If this optimization helps increasing performance, some code sends
zeroes to the shift function more frequently than other numbers. Do
you know where your shift is called with zeroes as a typical argument?
What if we place the check in the specific caller instead of the
shift?
Thanks!
On Thu, May 22, 2008 at 4:07 PM, Aleksey Shipilev
<aleksey.shipilev@gmail.com> wrote:
> Hi, Alexei!
>
> Thanks for the review! Here is some light on your questions:
>
> On Thu, May 22, 2008 at 11:27 AM, Alexei Fedotov
> <alexei.fedotov@gmail.com> wrote:
>> 1. I have noticed that you have replaced shiftLeft(1) with
>> shiftLeftOneBit() in the following checks which appear . Is it
>> performance critical part or just cleaning?
> This is performancewise change. "sign == 0" guarantees that shifting
> is not needed.
>
>> // Checking if: remainder * 2 >= scaledDivisor
>> remainder.abs().shiftLeftOneBit().compareTo(scaledDivisor.abs())
>>
>> If this is critical, then can one imagine a way of checking that a
>> number is twice bigger than another number without copying and
>> shifting the number? For cases when one number has more binary digits
>> than another this should be easy.
> IMO, this way is also fast, though we can think up about something
> with peak efficiency. I see we will need structural changes to
> accommodate another design which would allow us to use other checking
> schemes.
>
>> 2. What is the meaning of 2 in the new function name unsignedMultAdd2?
>> Why not unsignedMultAdd4?
> That mean "unsigned multiplication and addition of 2 arguments", hence
> the "2" in signature. We can change it to another if this is
> confusing.
>
>> 2a. What is the purpose of the following fix? How a function call
>> (even for a magic function), could be quicker than multiplication
>> inlined by JIT? Does it mean our JIT poorly inlines multiplication?

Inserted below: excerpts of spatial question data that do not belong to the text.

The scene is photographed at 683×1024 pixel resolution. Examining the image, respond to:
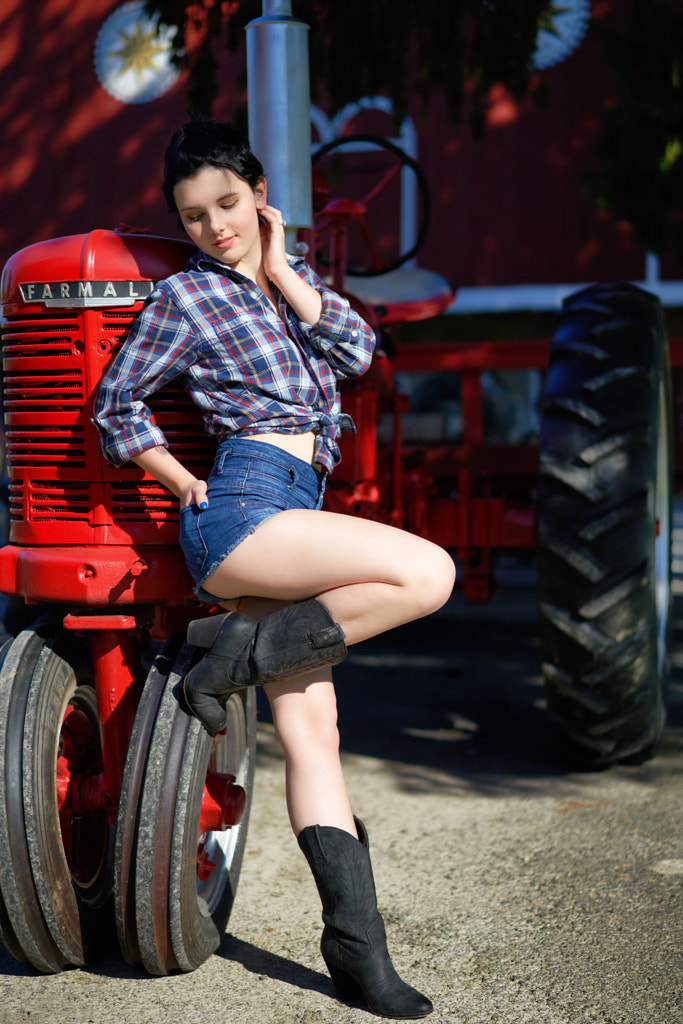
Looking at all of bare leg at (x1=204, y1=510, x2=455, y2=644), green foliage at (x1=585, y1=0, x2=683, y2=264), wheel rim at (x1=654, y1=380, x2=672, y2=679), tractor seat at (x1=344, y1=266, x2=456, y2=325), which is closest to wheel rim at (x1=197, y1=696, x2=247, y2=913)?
bare leg at (x1=204, y1=510, x2=455, y2=644)

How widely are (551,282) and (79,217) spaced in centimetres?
476

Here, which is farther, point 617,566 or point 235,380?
point 617,566

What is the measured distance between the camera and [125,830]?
192cm

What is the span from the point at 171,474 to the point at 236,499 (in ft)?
0.50

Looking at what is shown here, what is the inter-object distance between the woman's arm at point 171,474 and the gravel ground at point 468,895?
1.00 m

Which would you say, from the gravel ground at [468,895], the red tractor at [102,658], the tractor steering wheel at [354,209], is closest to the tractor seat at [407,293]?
the tractor steering wheel at [354,209]

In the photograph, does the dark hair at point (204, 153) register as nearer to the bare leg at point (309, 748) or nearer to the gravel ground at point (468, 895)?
the bare leg at point (309, 748)

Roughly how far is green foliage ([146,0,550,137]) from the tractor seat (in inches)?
42.2

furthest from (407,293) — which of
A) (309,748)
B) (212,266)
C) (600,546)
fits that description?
(309,748)

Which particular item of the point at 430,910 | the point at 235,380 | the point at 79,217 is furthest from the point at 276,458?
the point at 79,217

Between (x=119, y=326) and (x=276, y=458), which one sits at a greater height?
(x=119, y=326)

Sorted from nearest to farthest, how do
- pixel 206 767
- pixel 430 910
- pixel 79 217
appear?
pixel 206 767
pixel 430 910
pixel 79 217

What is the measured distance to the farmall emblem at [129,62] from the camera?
940cm

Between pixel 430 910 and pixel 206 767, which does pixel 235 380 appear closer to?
pixel 206 767
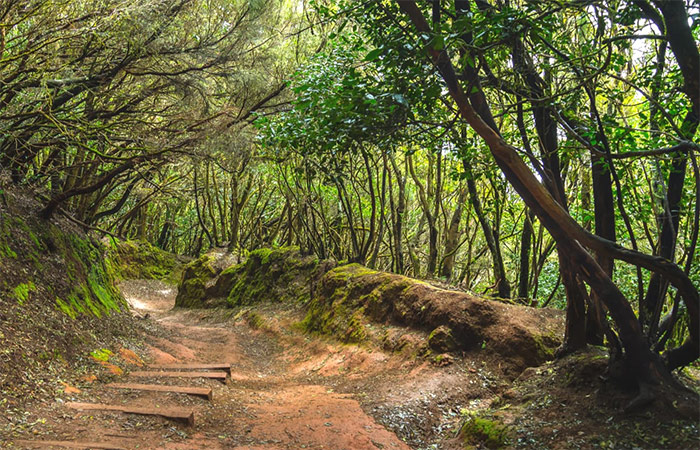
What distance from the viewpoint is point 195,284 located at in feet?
57.5

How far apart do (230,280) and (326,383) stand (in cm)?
1029

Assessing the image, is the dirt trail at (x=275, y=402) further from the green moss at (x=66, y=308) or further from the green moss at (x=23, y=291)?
the green moss at (x=23, y=291)

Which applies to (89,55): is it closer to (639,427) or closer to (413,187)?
(639,427)

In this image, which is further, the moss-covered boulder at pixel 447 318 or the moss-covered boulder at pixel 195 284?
the moss-covered boulder at pixel 195 284

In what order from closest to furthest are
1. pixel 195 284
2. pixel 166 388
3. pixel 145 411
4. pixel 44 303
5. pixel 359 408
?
pixel 145 411
pixel 166 388
pixel 359 408
pixel 44 303
pixel 195 284

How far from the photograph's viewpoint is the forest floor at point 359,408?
12.8 ft

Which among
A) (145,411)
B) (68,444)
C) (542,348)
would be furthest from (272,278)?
(68,444)

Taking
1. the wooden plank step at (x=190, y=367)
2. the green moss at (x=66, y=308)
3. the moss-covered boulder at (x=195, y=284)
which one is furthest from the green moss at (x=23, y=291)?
the moss-covered boulder at (x=195, y=284)

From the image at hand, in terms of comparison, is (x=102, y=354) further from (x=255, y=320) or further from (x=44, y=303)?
(x=255, y=320)

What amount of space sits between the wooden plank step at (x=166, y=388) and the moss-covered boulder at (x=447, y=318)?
3479mm

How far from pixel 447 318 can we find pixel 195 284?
1282 cm

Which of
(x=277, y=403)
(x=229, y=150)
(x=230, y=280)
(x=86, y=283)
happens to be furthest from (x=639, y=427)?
(x=230, y=280)

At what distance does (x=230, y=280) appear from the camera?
55.3 feet

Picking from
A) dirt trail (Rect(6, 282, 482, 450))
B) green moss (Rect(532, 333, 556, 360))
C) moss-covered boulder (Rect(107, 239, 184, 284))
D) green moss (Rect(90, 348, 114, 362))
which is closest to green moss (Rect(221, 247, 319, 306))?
dirt trail (Rect(6, 282, 482, 450))
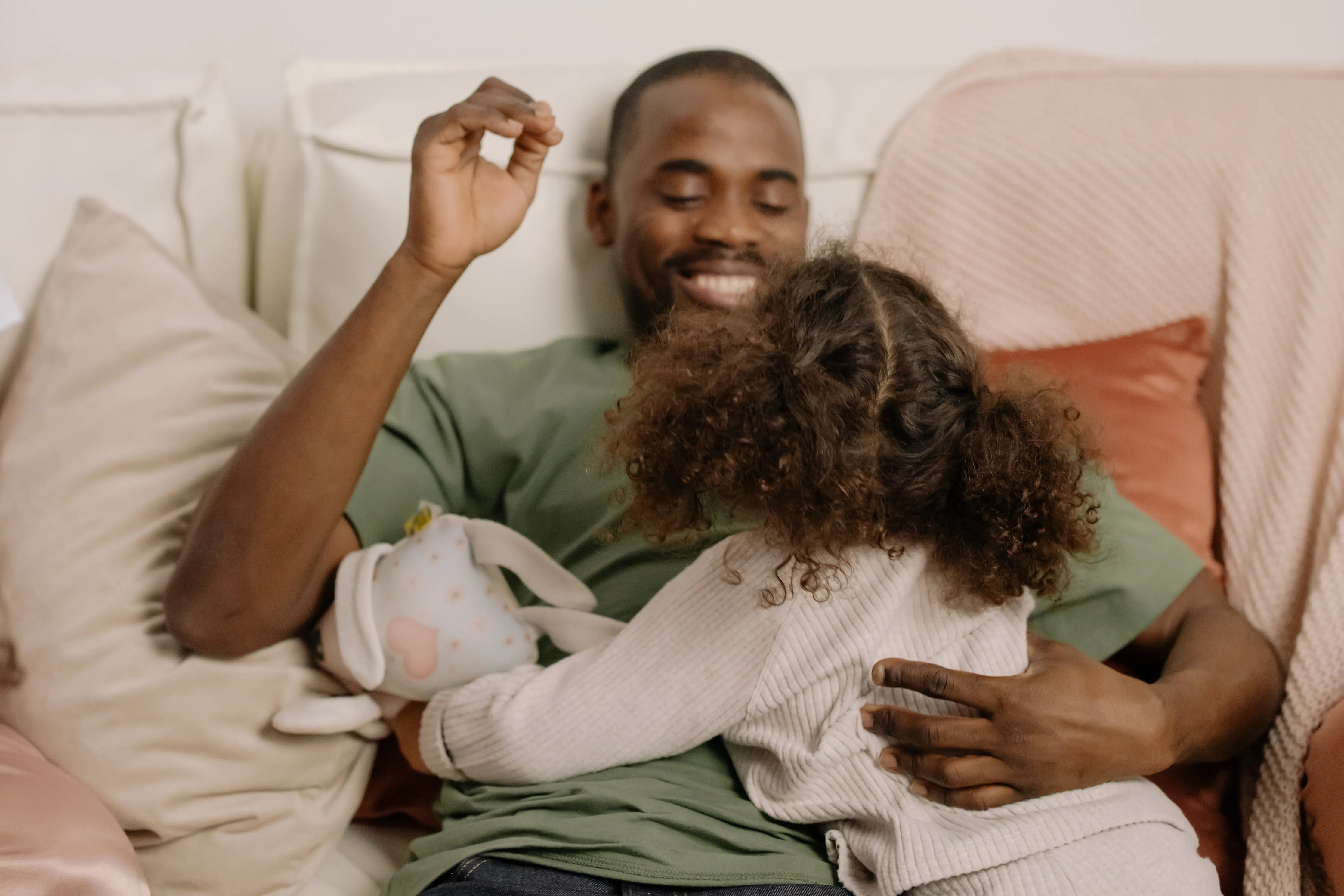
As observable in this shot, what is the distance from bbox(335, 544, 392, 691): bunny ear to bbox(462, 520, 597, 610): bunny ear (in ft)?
0.34

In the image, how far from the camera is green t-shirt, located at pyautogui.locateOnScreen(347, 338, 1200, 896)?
88cm

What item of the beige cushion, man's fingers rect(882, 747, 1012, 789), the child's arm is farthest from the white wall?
man's fingers rect(882, 747, 1012, 789)

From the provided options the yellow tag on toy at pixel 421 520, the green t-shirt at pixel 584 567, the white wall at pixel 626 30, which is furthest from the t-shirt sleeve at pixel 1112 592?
the white wall at pixel 626 30

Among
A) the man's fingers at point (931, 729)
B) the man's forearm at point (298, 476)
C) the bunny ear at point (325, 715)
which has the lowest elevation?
the bunny ear at point (325, 715)

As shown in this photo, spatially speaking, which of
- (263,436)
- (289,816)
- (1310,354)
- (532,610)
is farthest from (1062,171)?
(289,816)

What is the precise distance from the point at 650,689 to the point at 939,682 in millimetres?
234

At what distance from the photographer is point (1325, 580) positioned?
1069mm

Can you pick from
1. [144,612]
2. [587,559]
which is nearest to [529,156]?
[587,559]

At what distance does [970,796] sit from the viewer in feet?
2.75

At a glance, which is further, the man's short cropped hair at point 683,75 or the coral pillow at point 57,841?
the man's short cropped hair at point 683,75

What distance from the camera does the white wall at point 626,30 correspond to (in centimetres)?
156

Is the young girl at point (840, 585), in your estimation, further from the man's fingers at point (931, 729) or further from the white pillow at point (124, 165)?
the white pillow at point (124, 165)

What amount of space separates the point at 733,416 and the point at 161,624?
0.60 m

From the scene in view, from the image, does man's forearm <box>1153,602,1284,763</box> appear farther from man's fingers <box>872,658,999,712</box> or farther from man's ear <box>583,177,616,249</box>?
man's ear <box>583,177,616,249</box>
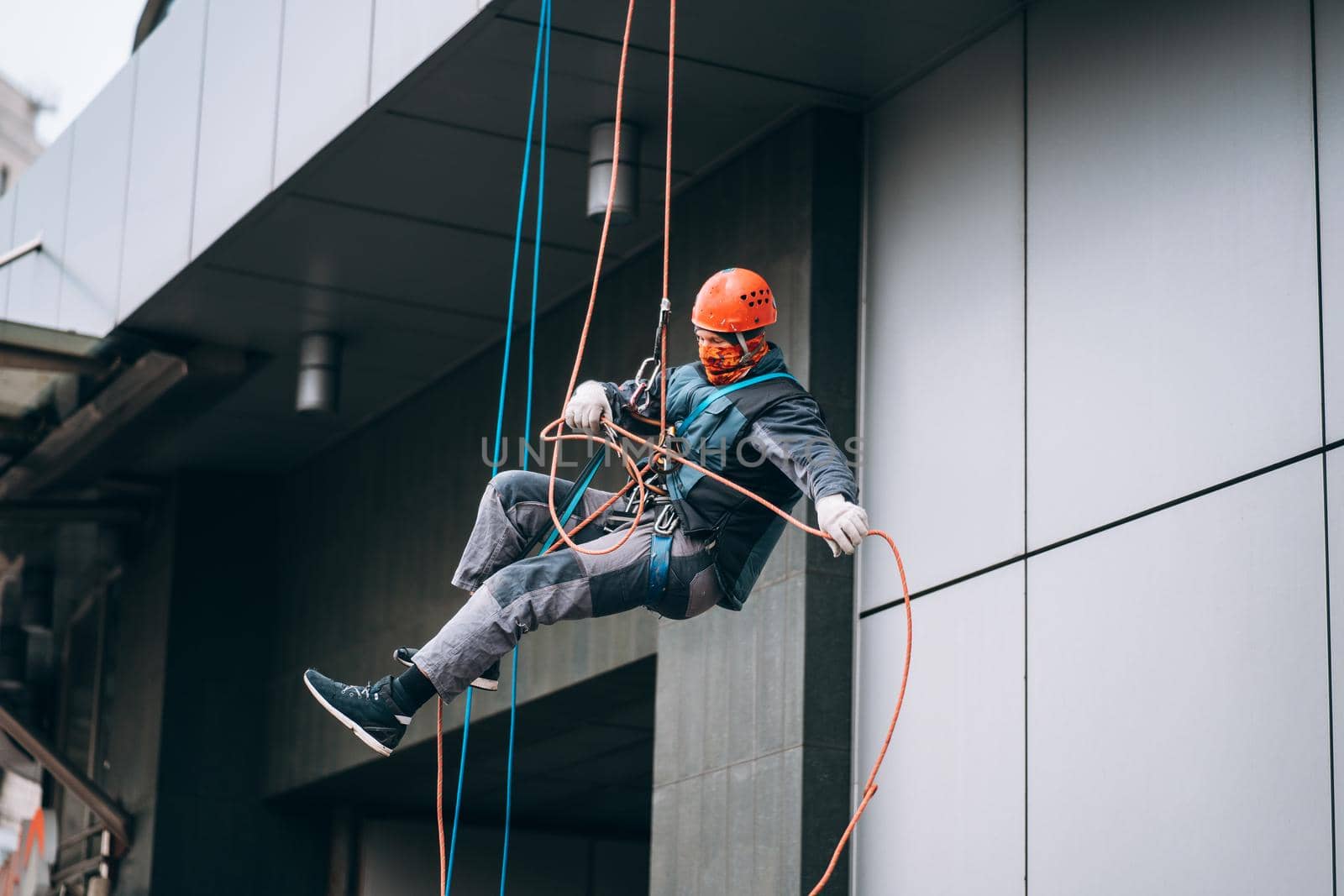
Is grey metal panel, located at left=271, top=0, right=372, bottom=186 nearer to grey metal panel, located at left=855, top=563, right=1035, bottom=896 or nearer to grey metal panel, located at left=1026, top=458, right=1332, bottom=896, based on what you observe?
grey metal panel, located at left=855, top=563, right=1035, bottom=896

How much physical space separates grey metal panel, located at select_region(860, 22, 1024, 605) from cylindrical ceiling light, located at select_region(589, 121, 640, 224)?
5.13 feet

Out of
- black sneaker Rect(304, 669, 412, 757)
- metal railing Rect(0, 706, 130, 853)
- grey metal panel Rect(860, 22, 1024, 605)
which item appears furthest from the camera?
metal railing Rect(0, 706, 130, 853)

>>  long res = (aDigits[0] & 0xFFFFFFFFL) * (factor);
>> + long res = unsignedMultAdd2(aDigits[0], factor, 0, 0);
> Well, the original purpose of this was code cleanup (see how original
> version look like, bloated with 0xF...F constants), so we came up with
> idea of extracting unsigned operations of (a*b), (a*b + c), (a*b + c +
> d) as general method. Then you can imagine two situations:
> 1. JIT compiler inlines the method and eliminated unneeded additions.
> 2. JIT compiler generates the magic for this method and substituting
> it with optimal native code (HARMONY5826).
>
> *sigh* I guess I need to write the javadoc for this method.
>
>> 3. You added a check against shifting zero values. Does adding this
>> check on a common path add to performance? If zeroes come to shift
>> function often enough to give a benefit, which caller spams so much
>> zeroes? Does it worth to patch the caller instead?
> Nope, the benefit of 0path there is much more than penalty on non0path.
>
>> 4. I have an abstract concern with no idea how to address it. An
>> integer array in memory is very similar to a long array (if endings
>> are correct). Is there any way to use 64bit operations for speed up?
> We thought about such the thing. This would require severe changes to
> fit into existing code. More details would be later :)
>
> Thanks,
> Aleksey.
>

With best regards,
Alexei